Michele Volpe

Personal information
- Date of birth: 16 September 1997 (age 28)
- Place of birth: Benevento, Italy
- Height: 1.93 m (6 ft 4 in)
- Position: Forward

Team information
- Current team: San Marino

Youth career
- Frosinone

Senior career*
- Years: Team / Apps / (Gls)
- 2016–2023: Frosinone / 5 / (0)
- 2018–2019: → Rimini (loan) / 38 / (7)
- 2019–2020: → Viterbese (loan) / 22 / (10)
- 2021: → Catania (loan) / 1 / (0)
- 2021–2022: → Viterbese (loan) / 13 / (4)
- 2022: → Vibonese (loan) / 7 / (1)
- 2022–2023: → Pergolettese (loan) / 6 / (0)
- 2023: → Juve Stabia (loan) / 7 / (1)
- 2023–2024: Alessandria / 6 / (0)
- 2024–2025: USD Palmese / 25 / (9)
- 2025: Termoli / 12 / (2)
- 2025–2026: Sarnese / 4 / (0)
- 2026–: San Marino / 0 / (0)

= Michele Volpe =

Italian footballer

Michele Volpe (born 16 September 1997) is an Italian footballer who plays as a forward for San Marino.

==Club career==
He made his professional debut in the Serie B for Frosinone on 10 December 2016 in a game against Salernitana.
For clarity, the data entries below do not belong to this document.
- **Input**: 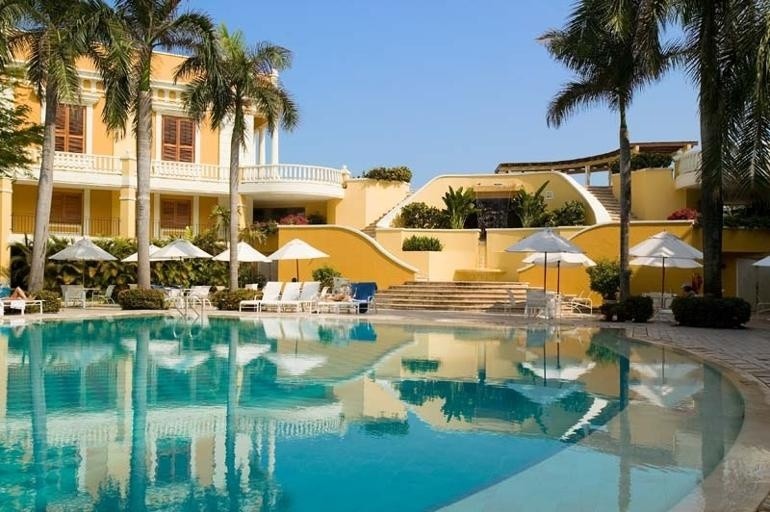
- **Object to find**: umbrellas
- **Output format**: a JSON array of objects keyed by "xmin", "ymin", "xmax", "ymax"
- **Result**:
[
  {"xmin": 627, "ymin": 347, "xmax": 706, "ymax": 409},
  {"xmin": 505, "ymin": 226, "xmax": 597, "ymax": 297},
  {"xmin": 263, "ymin": 339, "xmax": 331, "ymax": 377},
  {"xmin": 211, "ymin": 237, "xmax": 273, "ymax": 287},
  {"xmin": 122, "ymin": 242, "xmax": 183, "ymax": 263},
  {"xmin": 210, "ymin": 331, "xmax": 272, "ymax": 369},
  {"xmin": 149, "ymin": 235, "xmax": 213, "ymax": 296},
  {"xmin": 117, "ymin": 329, "xmax": 210, "ymax": 374},
  {"xmin": 264, "ymin": 238, "xmax": 330, "ymax": 282},
  {"xmin": 751, "ymin": 255, "xmax": 769, "ymax": 268},
  {"xmin": 47, "ymin": 234, "xmax": 118, "ymax": 288},
  {"xmin": 629, "ymin": 227, "xmax": 703, "ymax": 308},
  {"xmin": 48, "ymin": 326, "xmax": 115, "ymax": 366},
  {"xmin": 507, "ymin": 328, "xmax": 598, "ymax": 407}
]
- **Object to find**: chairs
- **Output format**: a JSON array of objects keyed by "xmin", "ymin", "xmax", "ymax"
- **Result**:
[
  {"xmin": 238, "ymin": 282, "xmax": 376, "ymax": 315},
  {"xmin": 503, "ymin": 289, "xmax": 593, "ymax": 321},
  {"xmin": 60, "ymin": 285, "xmax": 118, "ymax": 309},
  {"xmin": 0, "ymin": 287, "xmax": 47, "ymax": 315},
  {"xmin": 129, "ymin": 284, "xmax": 213, "ymax": 304}
]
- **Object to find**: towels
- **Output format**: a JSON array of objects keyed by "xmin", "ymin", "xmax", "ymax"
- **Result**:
[{"xmin": 11, "ymin": 300, "xmax": 25, "ymax": 309}]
On 7 August 2019, he joined Viterbese on loan.

On 1 February 2021 he was loaned to Catania.

On 9 July 2021, he returned to Viterbese on another loan.

On 27 January 2022, he joined Vibonese on loan.

On 13 July 2022, Volpe was loaned to Pergolettese. On 31 January 2023, he moved on a new loan to Juve Stabia.

On 31 August 2023, Volpe signed a one-year contract with Alessandria.